Frage an Ernst Dieter Rossmann von Karin A. bezüglich Recht
Sehr geehrter Herr Rossmann,
wie ist Ihre Ambition, sich im Sinne des nachfolgenden offenen Briefes des Deutschen Frauenrates zu engagieren? Werden Sie Ihr Abstimmungsverhalten daran ausrichten und den Gesetzgebungsprozess zuvor entsprechend fördern?
Mit freundlichen Grüßen
K. A.
OFFENER BRIEF AN DIE ABGEORDNETEN DES DEUTSCHEN BUNDESTAGES: KEINE WAHLRECHTSREFORM OHNE PARITÄT
Sehr geehrte Abgeordnete des Deutschen Bundestages, bei der Wahl zum 19. Deutschen Bundestag ist der Frauenanteil von 37,3% auf 30,7 % gesunken. Mehr als 100 Jahre nach Einführung des Frauenwahlrechts ist das beschämend. Bis heute waren und sind in noch jedem deutschen Parlament Männer in der Mehrheit – und zwar flächendeckend. Jetzt geht es darum, die fortdauernde, strukturelle Benachteiligung von Frauen in der Politik zu überwinden. Sowohl unser Grundgesetz (Artikel 3 Absatz 3 Satz 2) aber auch internationale Übereinkommen wie die Frauenrechtskonvention der Vereinten Nationen verlangen, bestehende Benachteiligungen von Frauen zu beseitigen.

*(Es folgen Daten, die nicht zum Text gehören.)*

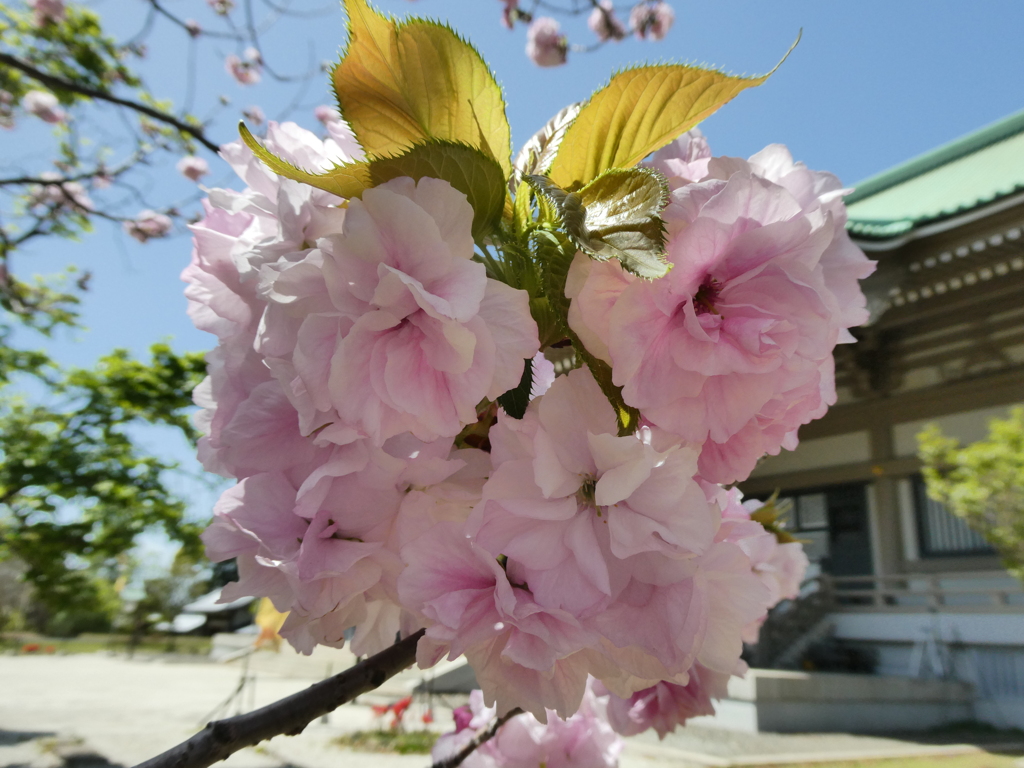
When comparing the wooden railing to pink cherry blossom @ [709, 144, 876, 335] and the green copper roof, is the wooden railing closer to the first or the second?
the green copper roof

Die Mitgliederversammlung des Deutschen Frauenrats hat deshalb bereits 2018 einstimmig gefordert, bei der anstehenden Wahlrechtsreform in dieser Wahlperiode konkrete Vorschläge zur gleichberechtigten Teilhabe von Frauen in den Parlamenten zu verabschieden und damit dem Gleichstellungsgebot in Artikel 3 GG nachzukommen. Sie werden in Kürze über eine Reform des Wahlrechts zum Deutschen Bundestag entscheiden. Als größte Frauenlobby Deutschlands fordern wir Sie auf, sich in den anstehenden Beratungen dafür einzusetzen, dass im Rahmen dieser Wahlrechtsreform Parität verankert wird. In vielen Mitgliedsstaaten der EU ist das bereits geschehen, z.B. in Frankreich, Belgien, Spanien, Portugal, Irland, Polen, Slowenien und Griechenland. Mit dieser Wahlrechtsreform eröffnet sich für Sie als Mitglied des Deutschen Bundestages eine historische Möglichkeit um langfristig mehr Geschlechtergerechtigkeit zu schaffen und Parität umzusetzen. Bitte unterstützen Sie unsere Forderung in den anstehenden Beratungen. Keine Wahlrechtsreform ohne Prität.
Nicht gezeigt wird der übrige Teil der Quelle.